For more solutions, Gopelrud points to jurisdictions that require trash haulers to monitor bins for proper recycling and to reject non-compliant containers. The county “could impose pay-to-throw,” he suggests, charge a fee for waste by weight or size. “The more mixed trash you throw in the bin the more you pay,” he explains. “We need to create incentives for people to do the right thing.”
Virginia does not have a “bottle bill” that requires a refundable deposit on some drink containers.
Some people promote extended producer responsibility, an approach that makes producers responsible for the end-of-life management of products. EQAC’s report is silent on this strategy.
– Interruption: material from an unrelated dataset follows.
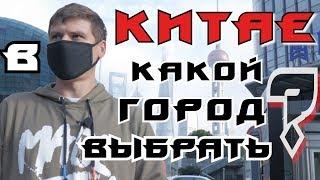 Почему едут в Китай?В какой город Китая поехать? Мое мнение за 9 лет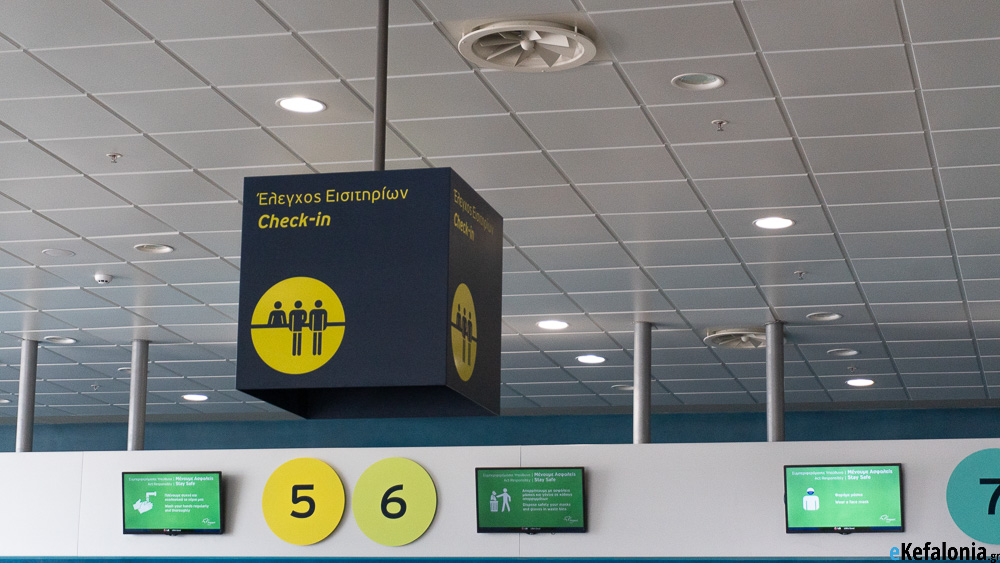Fraport Greece:  75% η κίνηση στο αεροδρόμιο της Κεφαλονιάς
Matt Adams, a county waste management director, offered, “The biggest impediment to increasing the county’s recycling rate is insufficient and inconsistent participation from waste generators. Overcoming this requires a comprehensive approach that engages and supports all sectors. To make a meaningful difference, residents and businesses across the county need to do their part by actively diverting organics, recyclables, construction and demolition debris and hard-to-recycle materials."
Jen Cole of Clean Fairfax, a litter prevention group, commends the county. “We don’t know why recycling rates dipped in certain categories, but it is heartening to see the glass and food waste rate skyrocket because of the creative endeavors of the County and the commitment to the environment by the residents. More of that please!” she stressed.